TrkAIII and sister chromatid exchange

In addition to increasing chromosomal instability, TrkAIII transfectants also exhibit increased levels of sister chromatid exchanges, suggesting that TrkAIII may also promote replication-stress either by elevating levels of homologous recombination and/or the burden of single strand DNA breaks [26]. As for other oncogenes, this could be achieved by altering the expression of genes involved in licensing replication origins and/or replication fork elongation, de-regulating DNA replication dynamics and promoting genomic instability to drive tumorigenesis [63]. Furthermore, TrkAIII is also detected in nuclear extracts [23], suggesting that TrkAIII may also play a role within the nucleus.
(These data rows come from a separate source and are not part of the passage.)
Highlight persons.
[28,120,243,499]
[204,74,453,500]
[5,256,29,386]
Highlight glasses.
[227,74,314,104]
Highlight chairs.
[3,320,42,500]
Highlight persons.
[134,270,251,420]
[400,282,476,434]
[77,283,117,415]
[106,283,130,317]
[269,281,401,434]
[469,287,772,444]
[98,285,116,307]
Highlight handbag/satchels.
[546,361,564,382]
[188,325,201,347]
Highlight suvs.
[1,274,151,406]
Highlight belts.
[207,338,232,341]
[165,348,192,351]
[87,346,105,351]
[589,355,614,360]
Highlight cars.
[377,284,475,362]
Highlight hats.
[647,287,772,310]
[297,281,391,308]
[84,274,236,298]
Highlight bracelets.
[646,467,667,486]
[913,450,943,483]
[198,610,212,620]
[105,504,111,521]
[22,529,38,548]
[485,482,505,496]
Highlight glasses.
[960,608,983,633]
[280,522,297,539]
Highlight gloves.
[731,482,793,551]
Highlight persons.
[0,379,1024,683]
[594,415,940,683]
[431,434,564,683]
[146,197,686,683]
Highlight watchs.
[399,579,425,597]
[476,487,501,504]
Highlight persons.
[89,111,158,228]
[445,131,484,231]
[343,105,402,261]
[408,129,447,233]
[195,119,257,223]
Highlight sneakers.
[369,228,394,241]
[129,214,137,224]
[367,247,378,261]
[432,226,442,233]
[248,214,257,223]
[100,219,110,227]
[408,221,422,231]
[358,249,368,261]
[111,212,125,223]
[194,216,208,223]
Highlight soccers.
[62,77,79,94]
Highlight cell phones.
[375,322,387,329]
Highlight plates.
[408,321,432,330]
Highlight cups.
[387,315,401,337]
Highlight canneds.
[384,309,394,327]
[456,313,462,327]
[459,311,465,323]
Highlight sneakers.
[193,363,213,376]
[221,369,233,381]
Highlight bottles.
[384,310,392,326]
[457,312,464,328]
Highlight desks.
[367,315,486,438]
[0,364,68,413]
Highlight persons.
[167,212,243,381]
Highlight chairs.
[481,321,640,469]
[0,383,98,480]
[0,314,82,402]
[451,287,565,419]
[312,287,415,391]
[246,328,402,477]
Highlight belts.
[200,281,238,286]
TrkAIII, differentiation and tumour cell staminality

TrkA expression is a prerequisite for NB cell differentiation and NB regression, via RAS/MAPK-dependent inhibition of proliferation and induction of neuritogenesis [1, 19, 36]. TrkAIII transfectants do not respond to exogenous NGF and spontaneous intracellular TrkAIII activation does not activate RAS/MAPK signaling, resulting in continuous proliferation in the absence of neuritogenesis [19]. Furthermore, TrkAIII expression also inhibits the differentiation-inducing effects of NGF-activated TrkA signaling by preventing RAS/MAPK activation, characterising TrkAIII as a potential pivotal regulator of NB cell differentiation in the presence of neurotrophins [19, 23]. TrkAIII transfectants also exhibit elevated expression of the NB tumour stem cell-markers CD117, SOX2, Nestin and Nanog, indicating that TrkAIII not only blocks NGF/TrkA-induced NB cell differentiation but also promotes a more NB tumour stem cell-like phenotype. This provides an additional explanation for the reported association between TrkAIII expression and advanced stage metastatic disease, post-therapeutic relapse and worse prognosis in NB, all of which associate with a more stem cell like phenotype [1921].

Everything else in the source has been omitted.